Iris Bud f/29 and Blossom f/3.0 - Pt. Reyes National Seashore

Iris Bud f/29 and Blossom f/3.0 – Pt. Reyes National Seashore

Bird Goddess and Prayer Candles - herchurch

Bird Goddess and Prayer Candles – herchurch

Purple Goddess
purple resurrection of She
the color of her glory and compassion
Iris, Lupine, Larkspur, Chinese Houses –
local expressions of her presence
among the shrubs, tall grasses
and their own turned-over leaves.
 
We have moved from
                the purple of Lent
to White of Easter,
               yet herstory remains
cloaked in purples of every shade
purple resurrection of SHE
returning to the mother of us all
naming the sisters too long silenced
reclaiming the daughter rising.

 

Photo insights:  The Iris bud was photographed using lots of depth of field (f/29) so that sharpness could be obtained pretty much throughout the image.  But for the blossom I chose a shallow depth-of-field to emphasize just a portion of a petal and the dew drops on it (f/3.0).  More depth of field would have also brought the background somewhat into focus rendering it very busy and distracting.  PS – “Chinese Houses” is the common name of a wildflower.

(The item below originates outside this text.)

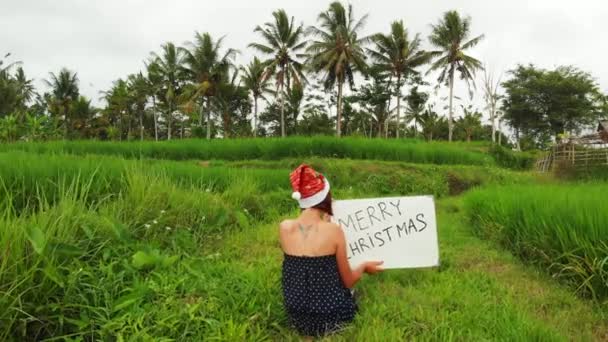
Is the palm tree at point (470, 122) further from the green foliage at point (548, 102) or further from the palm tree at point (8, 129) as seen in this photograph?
the palm tree at point (8, 129)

The Bird Goddess (made by artist Annette Wagner) standing behind the prayer candles was photographed with my iPhone and tweaked first in the Snapseed Ap and then the Old Time Photograph Ap.

Yes, I celebrate both the resurrection of the Christ-Sophia and the rebirth of the Goddess!  See in these images how they are part of the same love story…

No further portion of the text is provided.